> **EXERCISE AIM**: From the line containing "New Zealand, site" through the last line of the entries, set down every line exactly and add nothing.

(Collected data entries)
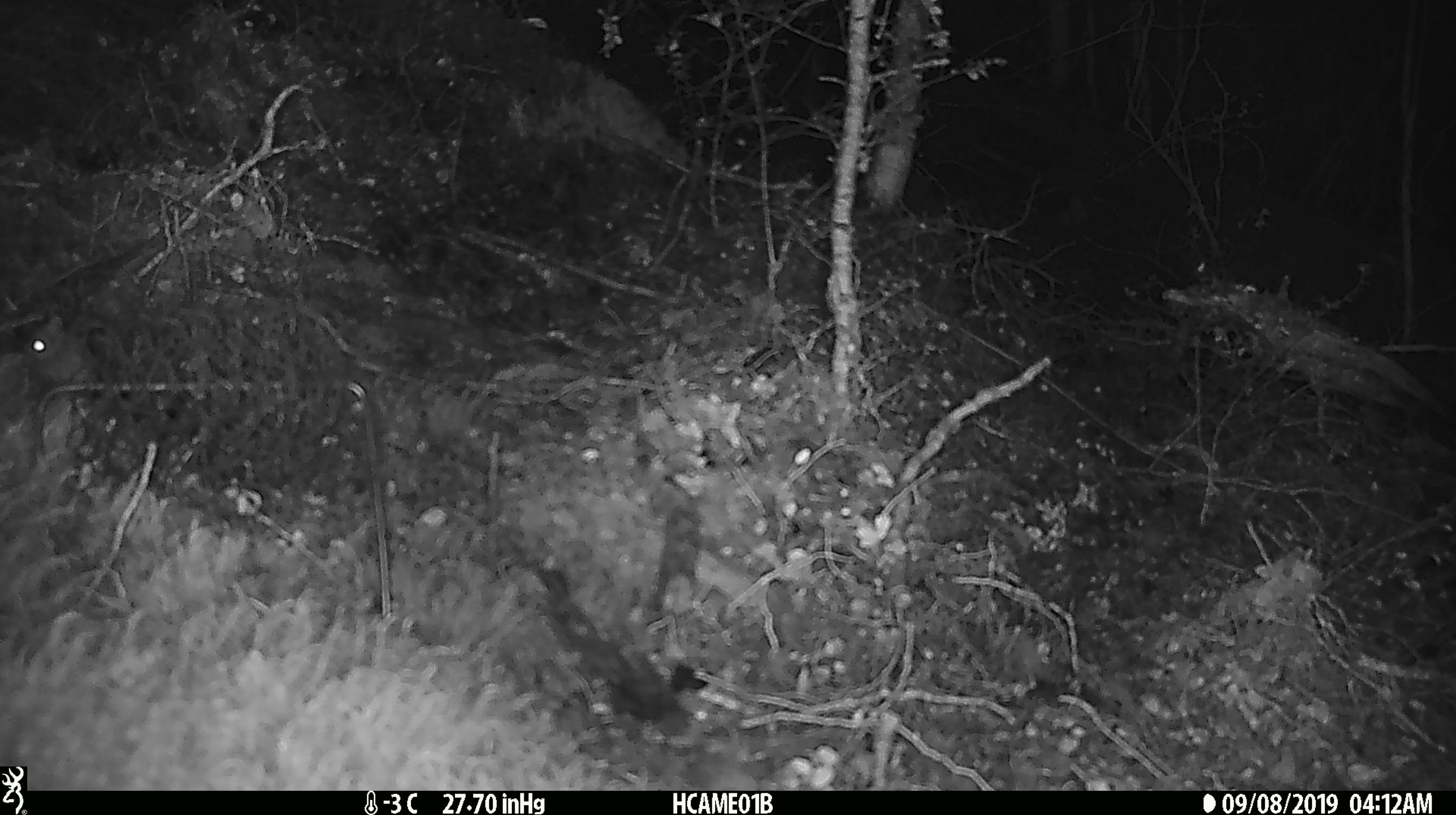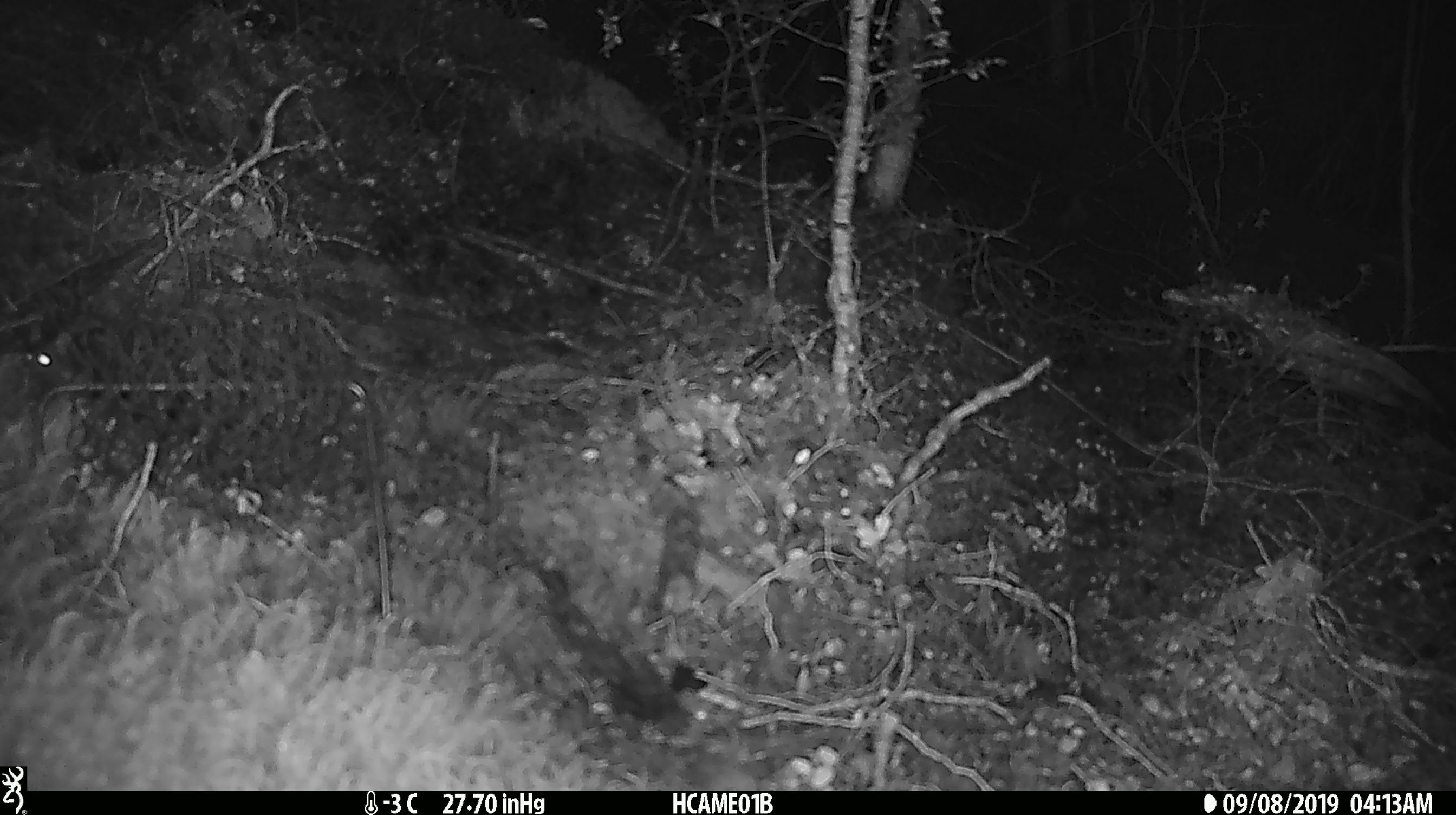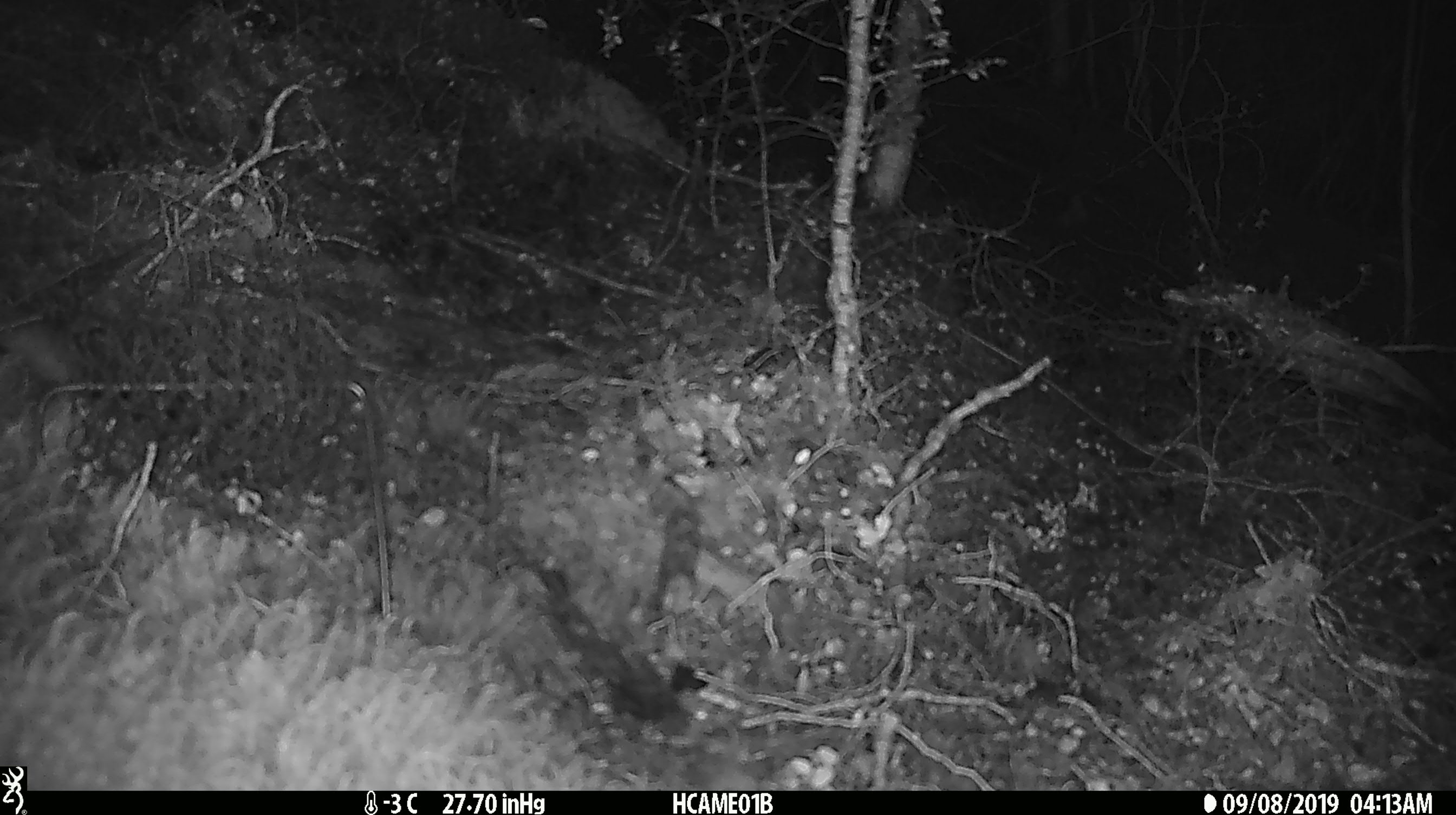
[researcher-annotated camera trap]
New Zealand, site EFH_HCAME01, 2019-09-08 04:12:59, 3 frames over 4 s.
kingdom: Animalia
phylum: Chordata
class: Mammalia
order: Rodentia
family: Muridae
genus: Mus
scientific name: Mus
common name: mouse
Mouse (Mus).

> **WORKED SOLUTION**:
New Zealand, site EFH_HCAME01, 2019-09-08 04:12:59, 3 frames over 4 s.
kingdom: Animalia
phylum: Chordata
class: Mammalia
order: Rodentia
family: Muridae
genus: Mus
scientific name: Mus
common name: mouse
Mouse (Mus).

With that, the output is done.